The best base layer is the one you forget you’re wearing

FieldSpec T-shirt: Buck Mason
Buck Mason’s speckle gray field spec cotton heavy tee is absurdly thick and still soft. It has that dark, almost vintage gray texture that makes it feel like it’s already lived a life, in a good way.
Under the merino quarter zip, it’s basically the ideal combo, warm, relaxed, textured enough that the outfit doesn’t look flat.
I wore it almost every day visiting family in Pennsylvania over a recent trip, which is my personal benchmark for “this is legit,” because that week is basically a gauntlet of temperature swings; one night I went to sleep with green grass and woke up to 5 inches of snow.
Travel pants should stay out of the way like sweatpants but behave like grown up pants

Twill Traveler Pants: Banana Republic
Banana Republic’s light gray straight Traveler pant is basically that. The name is doing a lot of the marketing for them, because yeah, it’s a comfortable alternative to jeans when you’re flying or driving and you still need to look like a functional adult when you get to where you're going.
It’s got a little stretch, around 3%, cut like a jean, straight fit, mid rise, and the fabric is from Italy’s Olimpias mill, which sounds fancy but what I care about is this: you can sit in a car forever, you can eat too much, you can end up on the floor playing with someone’s dog, and you don’t spend the whole time tugging at your waistband like you’re trying to escape your own clothing.
GMT is the travel feature you didn’t know you wanted

Watch: Seiko
On the SSK003, that extra red hand is the GMT hand, it tracks a second time zone on a 24 hour scale. Think of it as your “home base” clock, while the regular hour and minute hands show whatever time zone you’re currently standing in. So if you’re flying, visiting family, working with coworkers across the country, or even just trying to remember whether it’s a reasonable hour to text someone, you glance at your wrist and you instantly know two things: where you are, and where home is.
Now you’re not doing phone math in an airport coffee line and you’re not accidentally texting your mom at 1 a.m. It turns the watch into part of the travel kit, right alongside the easy layers and the no hassle boots, it’s one more thing keeping you functional while everything around you is a little winter trip chaos.
Jewelry for travel should look intentional, then stay out of the way

A solid, Italian-made, 925 sterling silver box chain bracelet at $27 is almost suspiciously reasonable, and it nails that “I wear jewelry sometimes” vibe without turning your wrist into a conversation starter.
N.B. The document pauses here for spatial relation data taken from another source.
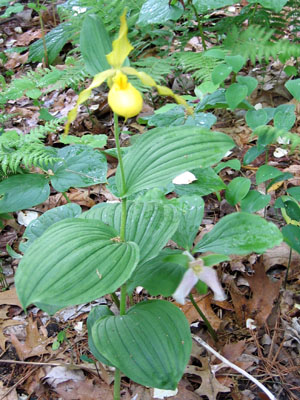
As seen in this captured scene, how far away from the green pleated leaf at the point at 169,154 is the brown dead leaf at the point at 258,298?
2.39 ft

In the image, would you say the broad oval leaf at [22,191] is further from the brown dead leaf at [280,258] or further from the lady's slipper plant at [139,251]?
the brown dead leaf at [280,258]

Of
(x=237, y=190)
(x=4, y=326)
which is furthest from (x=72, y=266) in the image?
(x=4, y=326)

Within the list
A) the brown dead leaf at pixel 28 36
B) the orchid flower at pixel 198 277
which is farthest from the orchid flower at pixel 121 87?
the brown dead leaf at pixel 28 36

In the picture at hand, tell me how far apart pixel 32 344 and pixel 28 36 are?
127 inches

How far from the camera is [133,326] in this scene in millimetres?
1155

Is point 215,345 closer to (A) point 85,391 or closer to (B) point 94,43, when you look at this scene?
(A) point 85,391

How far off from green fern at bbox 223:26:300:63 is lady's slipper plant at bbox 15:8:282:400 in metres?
1.26

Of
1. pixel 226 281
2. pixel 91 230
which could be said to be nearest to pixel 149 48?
pixel 226 281

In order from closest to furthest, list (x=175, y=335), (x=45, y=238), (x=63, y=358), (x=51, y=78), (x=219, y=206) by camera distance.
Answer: (x=45, y=238)
(x=175, y=335)
(x=63, y=358)
(x=219, y=206)
(x=51, y=78)

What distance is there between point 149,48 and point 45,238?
2.46 metres

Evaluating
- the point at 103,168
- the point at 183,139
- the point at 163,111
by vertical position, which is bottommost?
the point at 103,168

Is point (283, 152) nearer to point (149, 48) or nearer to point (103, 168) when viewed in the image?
point (103, 168)

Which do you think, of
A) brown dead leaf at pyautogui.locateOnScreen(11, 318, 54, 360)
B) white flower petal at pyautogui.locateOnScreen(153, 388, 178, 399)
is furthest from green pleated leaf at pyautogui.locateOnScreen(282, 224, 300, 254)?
brown dead leaf at pyautogui.locateOnScreen(11, 318, 54, 360)

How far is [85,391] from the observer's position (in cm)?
137
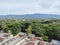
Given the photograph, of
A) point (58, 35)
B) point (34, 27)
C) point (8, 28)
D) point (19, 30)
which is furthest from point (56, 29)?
point (8, 28)

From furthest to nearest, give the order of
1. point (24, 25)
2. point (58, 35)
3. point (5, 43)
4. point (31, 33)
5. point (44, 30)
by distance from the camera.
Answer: point (24, 25), point (31, 33), point (44, 30), point (58, 35), point (5, 43)

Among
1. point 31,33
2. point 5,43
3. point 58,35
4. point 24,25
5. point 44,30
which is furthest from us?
point 24,25


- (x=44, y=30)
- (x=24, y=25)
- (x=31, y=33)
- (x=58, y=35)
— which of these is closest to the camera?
(x=58, y=35)

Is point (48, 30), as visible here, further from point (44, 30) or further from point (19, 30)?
point (19, 30)

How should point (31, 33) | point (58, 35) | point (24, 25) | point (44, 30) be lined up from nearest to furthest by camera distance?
point (58, 35)
point (44, 30)
point (31, 33)
point (24, 25)

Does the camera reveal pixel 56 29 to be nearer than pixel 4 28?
Yes

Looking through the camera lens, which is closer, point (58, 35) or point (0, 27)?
point (58, 35)

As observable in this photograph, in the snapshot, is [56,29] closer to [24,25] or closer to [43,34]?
[43,34]

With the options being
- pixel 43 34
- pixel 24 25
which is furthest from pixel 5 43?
pixel 24 25
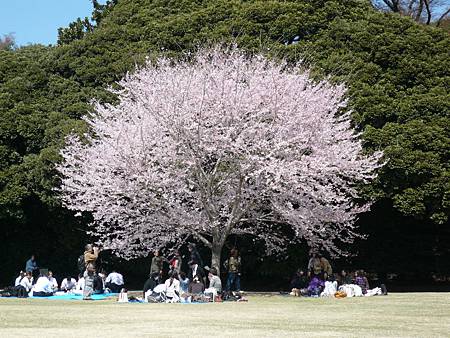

It’s the same general style as the David Yurman box chain bracelet my fiancée gave me, the one I mentioned in the Getting Started with Jewelry guide, and that’s why I like it as an entry point, subtle, clean, no shiny nightclub energy.
Scarves should be useful

Scarf: Gap
Exactly the kind of travel scarf I want, sweater knit texture, simple enough that it doesn’t feel out of place when you’re dressed down, still clean with the topcoat when you’re trying to look like a person. Also it’s on sale for $35, which matters, because the airport is basically a giant machine for making you misplace small items. If it disappears into the abyss between security and the gate, you’re annoyed at most.
The beanie has to play nice with the coat, and your head

Cashmere Beanie: J.Crew
J.Crew’s cashmere beanie in charcoal gray is the move because it’s basically color matched to the outfit. It compliments the dark charcoal gray plaid topcoat and it sits right with the heather gray Buck Mason tee, like it’s part of the plan. Cashmere also means no itch, extra soft, and it lays closer to your head so you don’t get that big puffy silhouette that makes you look like you’re about to skate in an exhibition game from 1937. It’s also one of those pieces you end up wearing way more than you expect.